1. Technical Field
This invention relates to a servomotor velocity control apparatus forming a digital servo system, the gain of which is capable of being varied.
2. Background Art
In an ordinary digital servo system, the torque command of a servomotor is set based on an error signal between a commanded velocity and an actual velocity, and a pulse coder generally is used as velocity detecting means for detecting the actual velocity.
To accurately control the velocity and position of the servomotor based on the error signal, a PI compensating circuit is usually required for performing a proportional operation and an integrating operation. In order to minimize the influence of frictional resistance in a servo system which includes such a compensating circuit, consideration has been given to altering the proportional gain and integration gain of the compensating circuit in dependence upon the velocity of the servomotor.
With this conventional servo system, it becomes necessary to suitably alter the integration gain when it is attempted to maintain positional accuracy by removing the influence of external disturbances.

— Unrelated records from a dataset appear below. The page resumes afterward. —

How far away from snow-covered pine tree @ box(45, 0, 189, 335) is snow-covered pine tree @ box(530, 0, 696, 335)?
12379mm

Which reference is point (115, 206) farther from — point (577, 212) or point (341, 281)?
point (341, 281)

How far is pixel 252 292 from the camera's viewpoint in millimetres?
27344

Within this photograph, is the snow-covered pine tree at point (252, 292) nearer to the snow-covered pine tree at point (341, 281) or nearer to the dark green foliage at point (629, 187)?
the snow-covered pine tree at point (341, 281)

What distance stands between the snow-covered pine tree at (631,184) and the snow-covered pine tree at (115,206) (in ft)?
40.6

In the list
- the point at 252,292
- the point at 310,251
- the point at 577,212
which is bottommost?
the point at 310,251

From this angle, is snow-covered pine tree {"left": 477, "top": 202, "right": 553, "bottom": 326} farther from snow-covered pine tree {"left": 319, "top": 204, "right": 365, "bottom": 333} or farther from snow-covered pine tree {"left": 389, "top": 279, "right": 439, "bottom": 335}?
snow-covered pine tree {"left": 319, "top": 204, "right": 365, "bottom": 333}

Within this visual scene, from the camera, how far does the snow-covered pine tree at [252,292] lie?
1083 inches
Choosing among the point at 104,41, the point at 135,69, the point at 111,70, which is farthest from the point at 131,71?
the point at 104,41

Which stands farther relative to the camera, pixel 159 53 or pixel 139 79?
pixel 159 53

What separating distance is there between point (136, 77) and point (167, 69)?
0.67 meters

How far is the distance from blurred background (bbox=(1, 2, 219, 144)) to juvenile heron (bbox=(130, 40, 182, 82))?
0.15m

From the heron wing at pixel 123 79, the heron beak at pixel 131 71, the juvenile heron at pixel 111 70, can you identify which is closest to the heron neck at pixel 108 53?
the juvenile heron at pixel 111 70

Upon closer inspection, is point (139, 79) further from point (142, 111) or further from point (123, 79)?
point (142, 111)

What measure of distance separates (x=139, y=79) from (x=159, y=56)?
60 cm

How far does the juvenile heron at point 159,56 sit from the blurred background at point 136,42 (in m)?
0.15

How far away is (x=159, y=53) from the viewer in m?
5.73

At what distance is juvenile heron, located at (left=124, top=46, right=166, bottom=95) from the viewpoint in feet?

However, when the motor is operating at a low velocity, stabilized operation of the feedback system is lost. The reason for this is that the actual velocity signal from the velocity detecting means such as the pulse coder is fed back in discrete fashion; hence, velocity detection resolution declines at low rotational speeds.
More specifically, when the resolution of detected velocity declines, an offset due to static frictional resistance develops in the servo system when it is operating at very low velocity. Consequently, even if an attempt is made to raise positioning accuracy by changing the integration gain based on the actual velocity signal fed back from the pulse coder, the gain cannot be altered by making a proper evaluation of the amount of offset. An irregularity develops in the rotational velocity of the servomotor as a result.